Buchtipps / 2020 / Dezember
erstellt von der STUBE und dem Österreichischen Bibliothekswerk
The Beatles
/ Text: Michels Mabel. Szenario: Gaet's. Ãœbersetzung & Nachwort: Walter Famler. - Wien : bahoe books, 2020. - 227 S. : zahlr. Ill.
ISBN 978-3-903290-30-3     fest geb. : ca. € 25,00
Schon während ihres Bestehens in den 1960er-Jahren waren die Fab Four ein geschätztes Comic-Motiv. Dass dessen Popularität bis heute ungebrochen ist, davon zeugen diverse Publikationen der letzten Jahre: z. B. Arne Bellstorfs 2010 veröffentlichte Graphic Novel "Baby's in Black" oder der 2013 erschienene Band "The Fifth Beatle" von Vivek Tiwary, Andrew Robinson und Kyle Baker. Mit der Übersetzung der Comic-Anthologie "The Beatles" liegt nun eine umfassende Graphic Novel in deutscher Sprache vor, die sich der Geschichte der Band von deren Anfängen bis zu ihrem Auseinanderbrechen und sogar darüber hinaus widmet. Die einzelnen Kapitel wurden jeweils von einem_r anderen Zeichner*in realisiert und bedienen sich einer breiten Palette grafischer Stilmittel: Vom Fotorealismus über die Comic-Collage bis zum Cartoon, manchmal in knalligen, dann wieder in gedeckteren Farben gehalten, ist alles dabei.
Arrangiert sind die Beiträge in Form einer chronologischen Bandbiografie, die wichtige Ereignisse und Personen der Beatles-Geschichte kapitelweise herausgreift und in einen sinnstiftenden Zusammenhang stellt.

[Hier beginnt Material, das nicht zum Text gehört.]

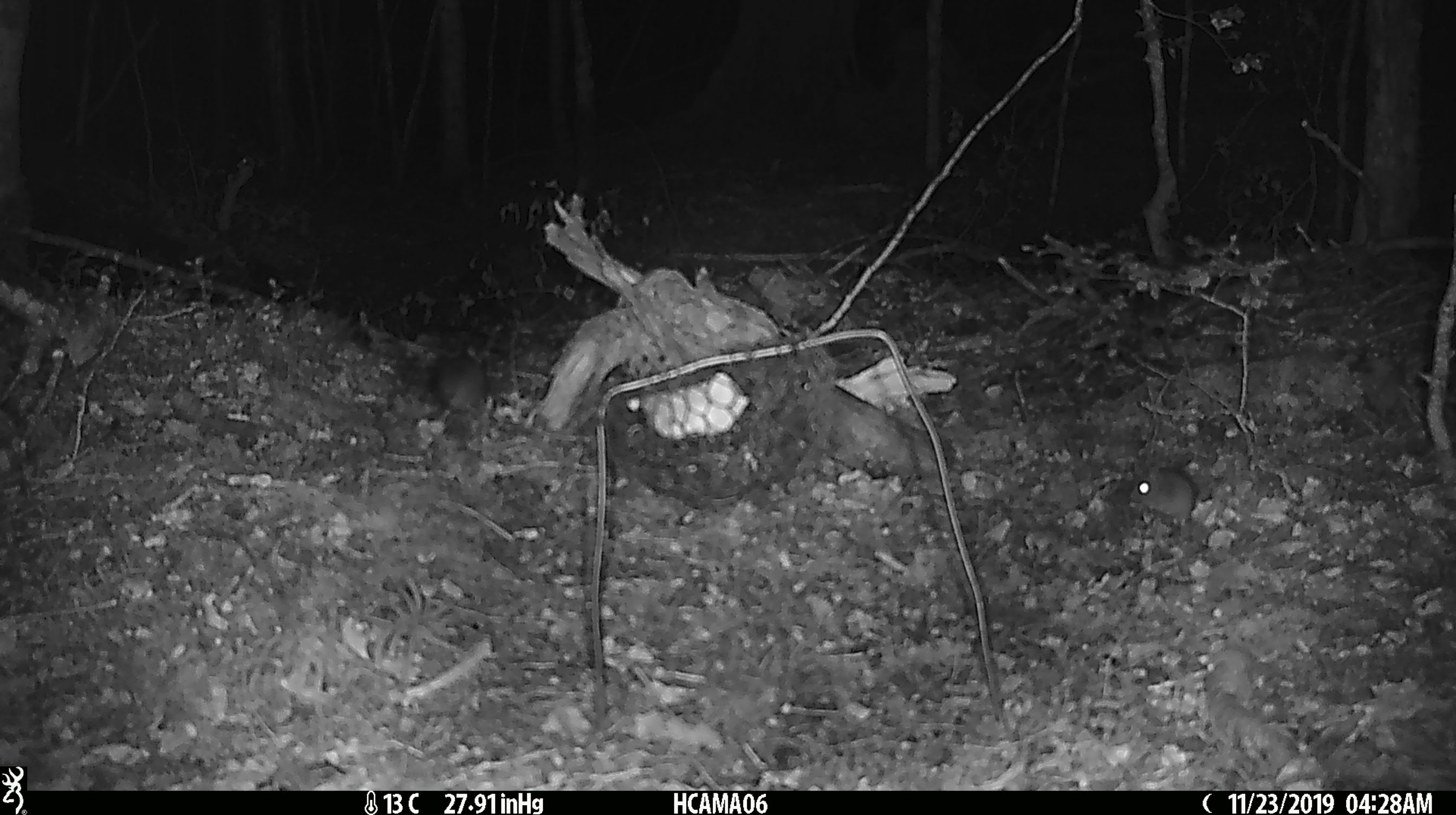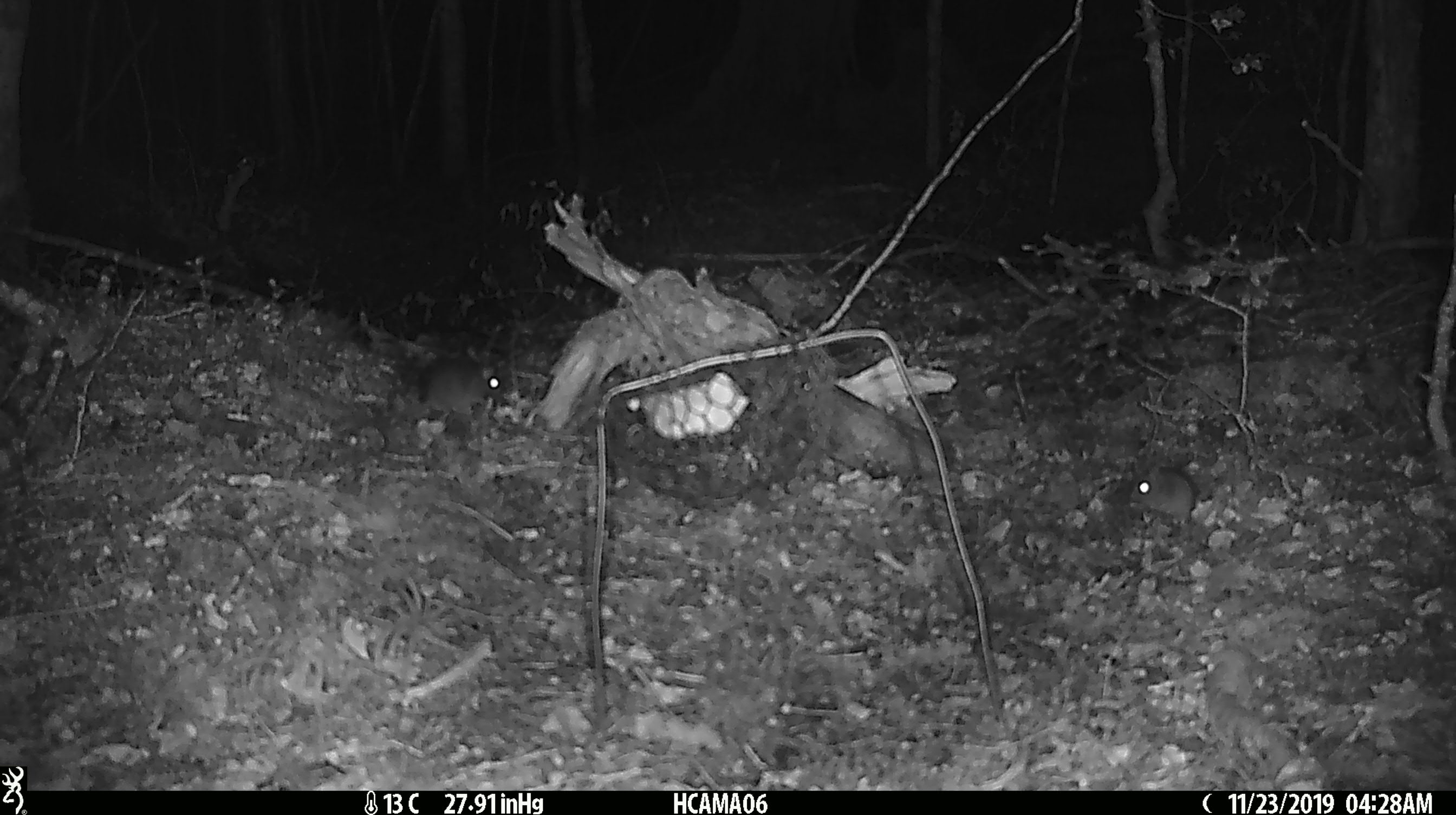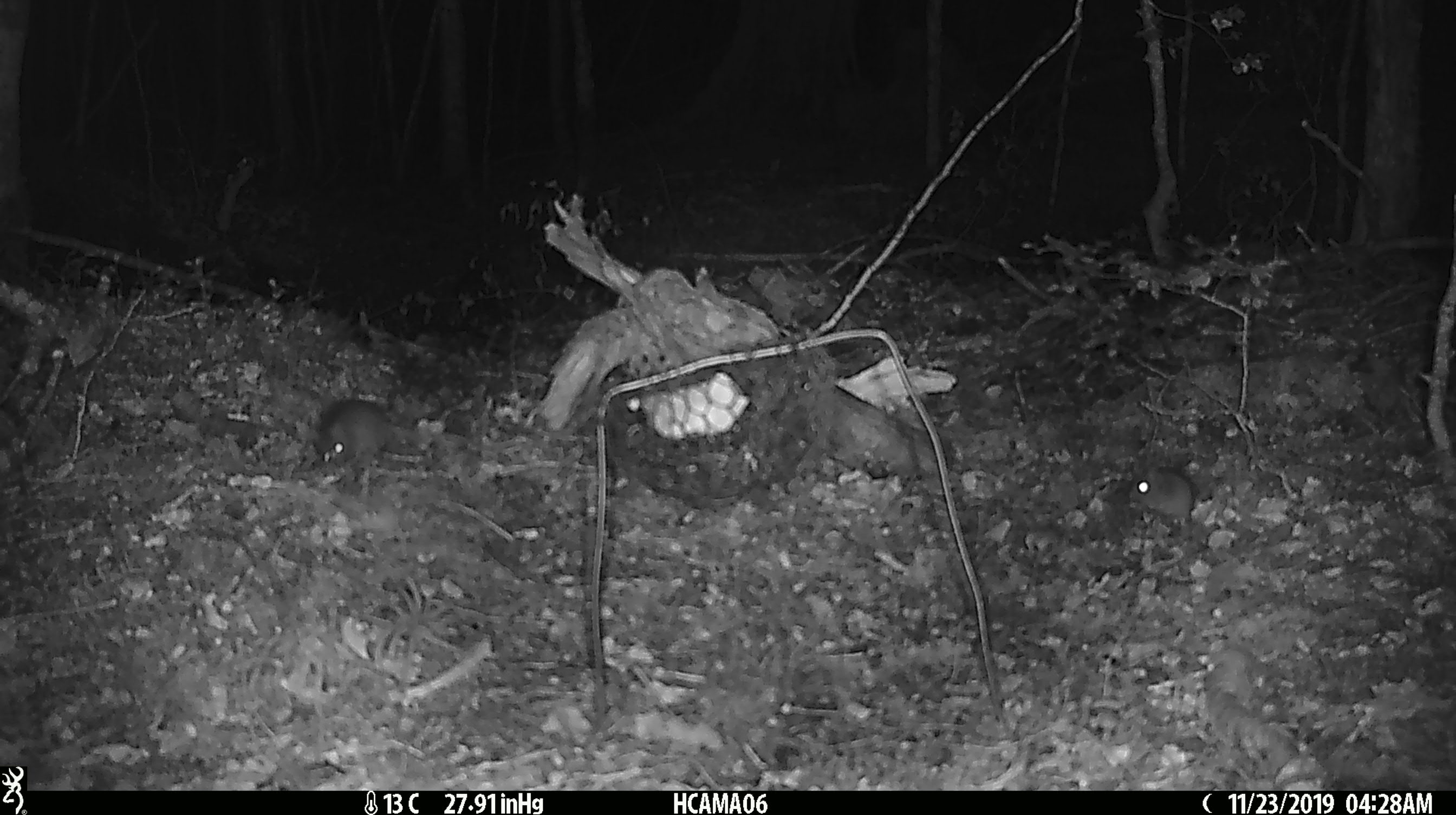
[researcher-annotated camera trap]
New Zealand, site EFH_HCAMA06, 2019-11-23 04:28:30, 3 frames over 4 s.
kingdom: Animalia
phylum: Chordata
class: Mammalia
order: Rodentia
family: Muridae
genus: Mus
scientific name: Mus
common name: mouse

So werden in den ersten Abschnitten die Ursprünge der Band: das Aufeinandertreffen von John Lennon, Paul McCartney und George Harrison, ihre ersten Auftritte in Liverpool und die Findung des Bandnamens thematisiert. Weitere Passagen befassen sich mit der Frühzeit der Beatles in Hamburg und ihrer späteren Professionalisierung unter Manager Brian Epstein. Der ursprüngliche Drummer Pete Best wird durch Ringo Starr ersetzt. Es folgen Kapitel zum Durchbruch der Beatles und zum aufkeimenden Phänomen der Beatlemania - "gestürmte Plattenläden, hysterische Ausbrüche, junge Frauen in Ekstase." (S. 78.) Das Kapitel "Der Triumph von Sgt. Pepper's Band der einsamen Herzen" zeugt vom Ende der Beatles als Live-Act und markiert eine neue Phase in deren Bandleben: Von nun an wird ausschließlich im Studio experimentiert, woraus Meilensteine der Musikgeschichte, wie das Konzeptalbum und Meisterwerk "Sgt. Pepper's Lonely Hearts Club Band" hervorgehen. Weitere Sequenzen behandeln unter anderem die Beziehung von John Lennon und Yoko Ono, das falsche Gerücht um Paul McCartneys angeblichen Tod, die Entstehung von Alben wie "Abbey Road" (Christophe Billards Comicnachzeichnung des berühmten Covers ziert auch den Buchumschlag) und "Let It Be" sowie die Auflösung der Beatles. Zusammengehalten werden die einzelnen Kapitel durch Zwischentexte mit zahlreichen Zusatzinformationen, Fotos, Songtexten, Abbildungen von Zeitungscovers sowie einer Beatles-Filmografie, die auch einen Einblick in das Quellenmaterial geben, das den gezeichneten Passagen als Ausgangspunkt dient. Eine lohnende Lektüre nicht nur für Beatlemaniacs!
Lena Brandauer | STUBE
Rosaria Munda: Feuererwachen
/ Rosaria Munda. Aus dem amerikan. Engl. von Nadine Püschel. - Zürich : Arctis, 2020. - 492 S. (Feuererwachen ; 1)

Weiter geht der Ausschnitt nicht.